▸ **WHAT THE TASK REQUIRES**: Below are several entries. Transcribe exactly those lines that fall from the one with "Hellabrunner-Alpensteinboecke-erfolgreich-ausgewildert-12-von-12" through the one with "Ny studie: Barn", end lines included.

▸ **Records from a dataset**:
-.-.-
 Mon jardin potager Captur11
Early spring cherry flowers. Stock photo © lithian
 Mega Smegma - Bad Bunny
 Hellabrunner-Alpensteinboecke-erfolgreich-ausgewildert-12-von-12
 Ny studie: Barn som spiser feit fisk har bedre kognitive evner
-.-.-
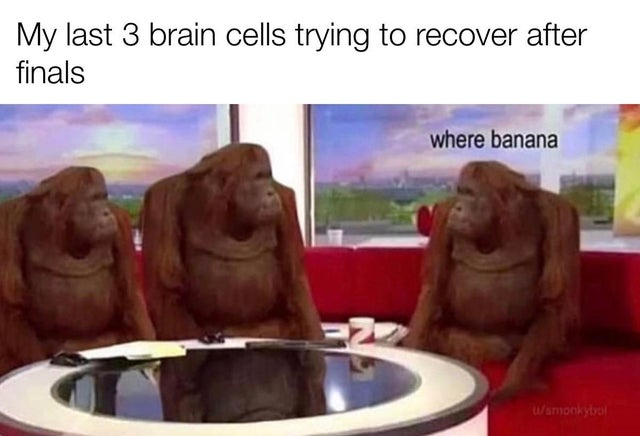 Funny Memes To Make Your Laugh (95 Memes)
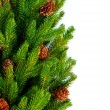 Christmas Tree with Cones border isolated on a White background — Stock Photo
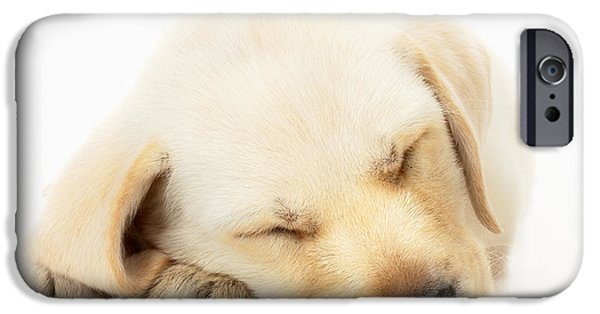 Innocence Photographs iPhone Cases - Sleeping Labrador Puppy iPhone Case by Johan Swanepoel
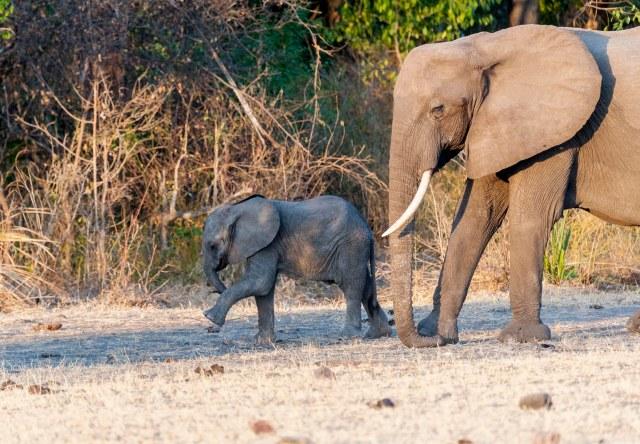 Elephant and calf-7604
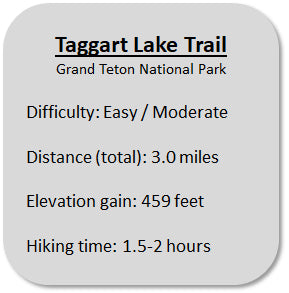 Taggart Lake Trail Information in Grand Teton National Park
-.-.-
▸ **THE ANSWER**:
 Hellabrunner-Alpensteinboecke-erfolgreich-ausgewildert-12-von-12
 Ny studie: Barn som spiser feit fisk har bedre kognitive evner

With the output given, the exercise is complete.